El corazón de la cuestión

La pregunta es: Si los sacerdotes son llamados para estar asociados más íntimamente con el servicio humilde de Jesús, que lavó los pies de sus discípulos y dio su vida, en lugar de usar cualquier tipo de poder o influencia para salvarla y colocarse encima de los otros, ¿cómo es que aquellos que desean seguir a Jesús más de cerca en su ministerio humilde de servicio a la Palabra y los sacramentos de su presencia fueran asimilados tan rápidamente en un sistema de castas que los puso en un plano más alto que el ordinario de los creyentes? Y aun así, el hecho es que desde los primeros siglos, los sacerdotes recibieron tanto honor y respeto por su ordenación y función sacerdotal que fueron considerados mejores, más santos que los otros. La Iglesia se tenía que encarnar en una sociedad patriarcal y convertirse, inevitablemente, en parte de ella. El Edicto de Constantino atribuyó al clero prerrogativas especiales y su status fue institucionalizado. Tiempo después, los abusos extendidos en el clero le dieron pésima reputación entre los que buscaban perfección espiritual. Una contradicción extraña. Un compromiso trágico con las estructuras de poder del mundo, que será una parte perenne del viaje de la Iglesia a través de la historia.

El clero se convirtió en una clase de poder y de prestigio, honrada por su sacerdocio, sus poderes secretos de transubstanciación, su conocimiento de teología. Su función se fue reduciendo gradualmente a decir Misa. Como la Misa se celebraba en latín, casi se convirtió en su actividad exclusiva.

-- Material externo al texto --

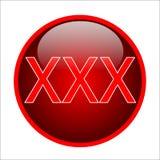 Xxx Stock Photo
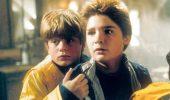 Richard Donner: i protagonisti de I Goonies ricordano il regista scomparso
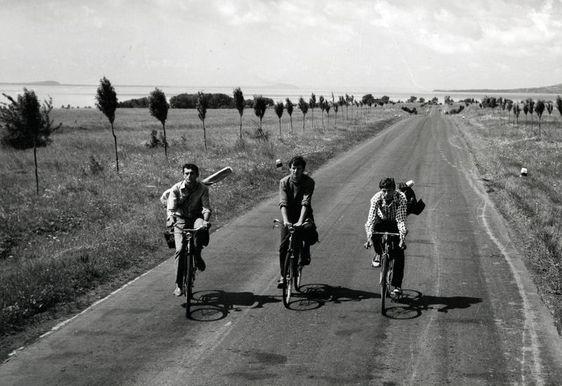 Szerelmes biciklisták (1965)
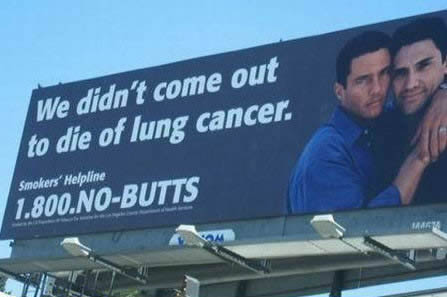 Anti-smoking ad for gay dudes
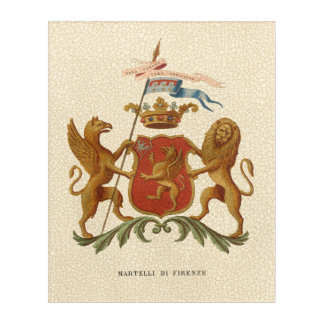 Stately Heraldic Badge with Griffin and Lion Acrylic Print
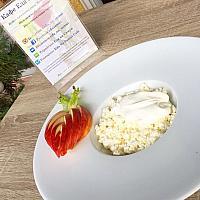 Cottage cheese with sour cream / Творог домашний со сметаной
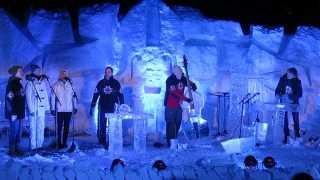 Ice Music Festival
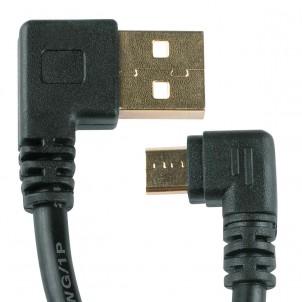 Кабель SKS COMPIT CABLE MICRO-USB BLACK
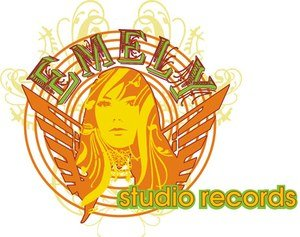 Emely Studio Records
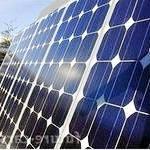 Идея бизнеса на солнечных батареях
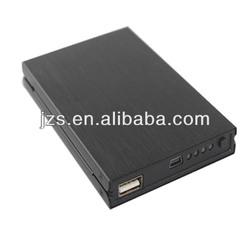 mobile power bank 5000 mah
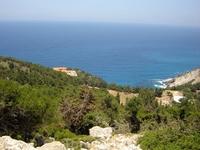 Греция. о.Кефалония. Подъезжаем к Святой обители Кипуреон
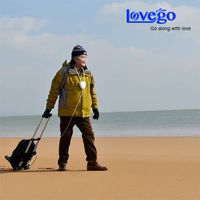 Lovego G2 portable oxygen concentrator with 4 hours battery using time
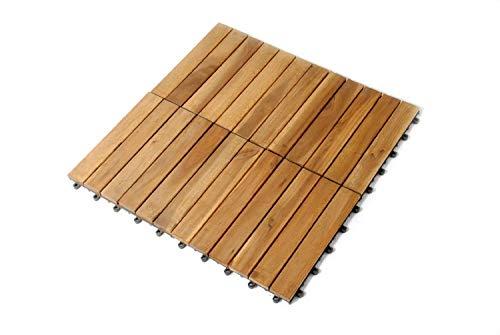 SAM Terrassenfliese 01 Akazien-Holz Einzelfliese FSC 100 Zertifiziert Bodenbelag mit Drainage Unterkonstruktion klick-Fliese Garten Balkon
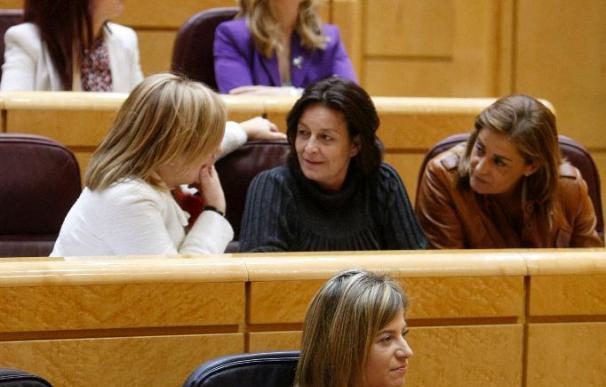 La reforma de la ley del aborto afronta hoy el último debate en el Senado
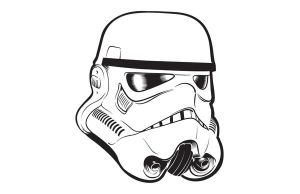 Storm Trooper Helm by Guerrillasuit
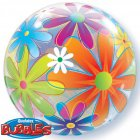 Bubble ballon Hélium Flower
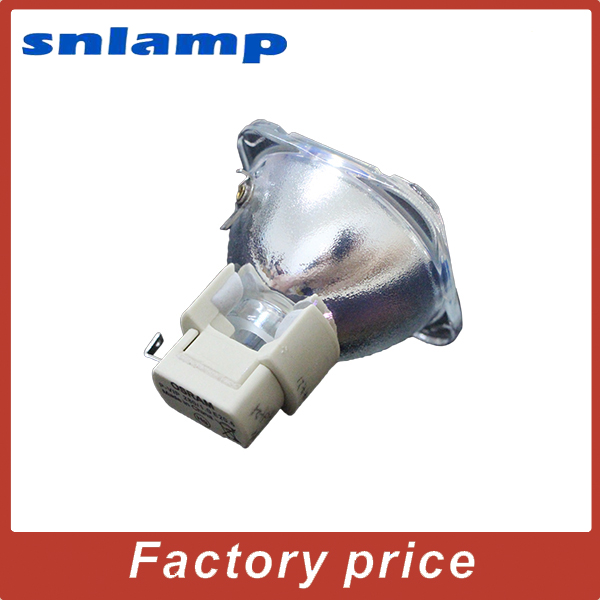 Compatible  Osram Bare Projector lamp 5J.07E01.001  P-VIP 280/1.0 E20.6 Bulb  for  MP771 compatible p vip 230w 0 8 e20 8 projector lamp np19lp bulb for u250x u260w
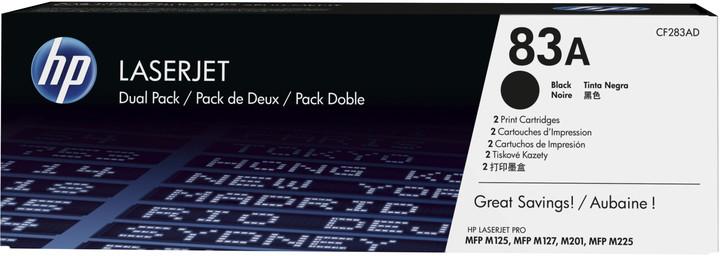 HP 83A Black dual pack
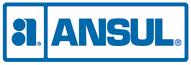 Ansul-logo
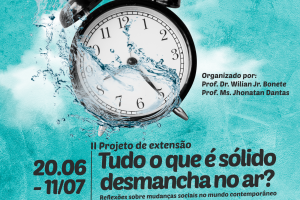Evento na UniGuairacá traz reflexões sobre as mudanças sociais no mundo contemporâneo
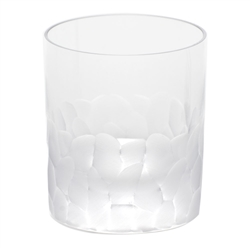 Pebbles Clear Double Old Fashioned Glass by Moser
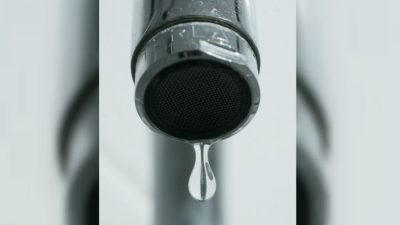 Study Estimates 15,000 Cancer Cases Could Stem From Chemicals in California Tap Water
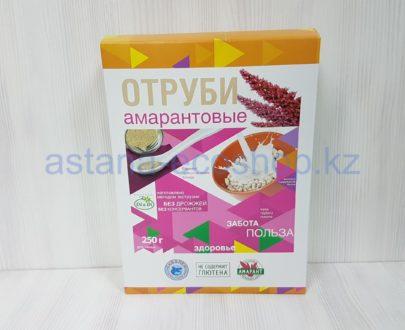 Отруби амарантовые (без глютена) — 250 г
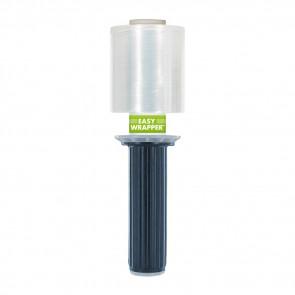 Easy Wrapper - Film Dispenser with Brake Mechanism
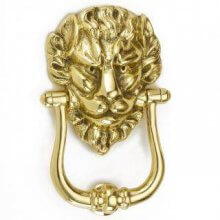 1768 Polished Brass Lions Head Door Knocker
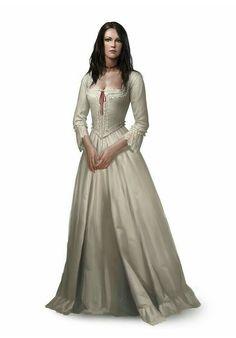Female Aristocrat Noble - Pathfinder PFRPG DND D&D d20 fantasy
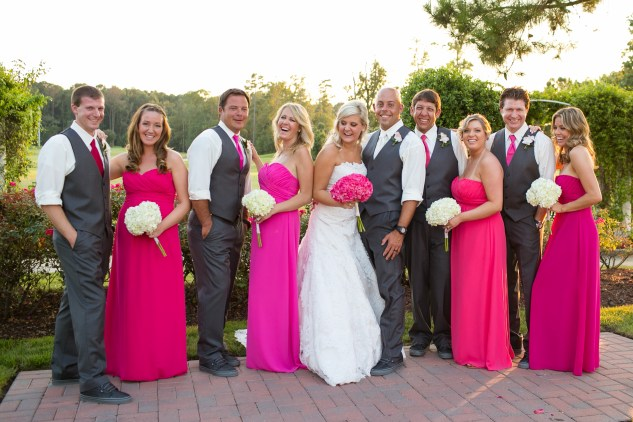 kirstyn-andy-signature-west-neck-pink-wedding-563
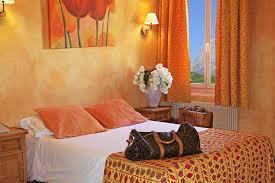 hotel chambre hotel hôtel restaurant des alpes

La práctica de las Misas privadas agregó un individualismo que separó al sacerdote del pueblo y de los sacerdotes entre sí. La opinión popular consideraba que el sacerdote era automáticamente santo debido a su ordenación, por su conocimiento de las cosas sagradas. Había una impresión general de que el carácter indeleble, sacramental, especial, lo convertía en algo superior a los creyentes comunes -incluso si se consideraba aparte de los trabajos, carreras, influencias, clericalismo y jerarquía. Si fuese algo que lo hiciera más semejante a Cristo, este "más" lo haría el servidor humilde de todos. Por el contrario, parece haber sido un "más" ontológico que lo promovía a una clase por encima del laicado. Esto fue promovido por la influencia indebida de la teología escolástica tardía, que tendía a destacar la doctrina del carácter sacramental y produjo una teología mítica del sacerdocio, colocándolo a un nivel más alto de existencia que el resto de los fieles, un clericalismo metafísico. Si existen residuos de esta mentalidad en una comunidad monástica, puedo comprender los problemas especiales de los no sacerdotes, especialmente cuando viven codo a codo con sacerdotes que no son muy santos. También podría causar problemas a los sacerdotes: podrían escandalizarse muy fácilmente consigo mismos, y de este modo estar tentados a esconder sus faltas y a colocarse una fachada de perfección espiritual. ¿Cómo podrán crecer en el conocimiento de sí mismos y en la humildad?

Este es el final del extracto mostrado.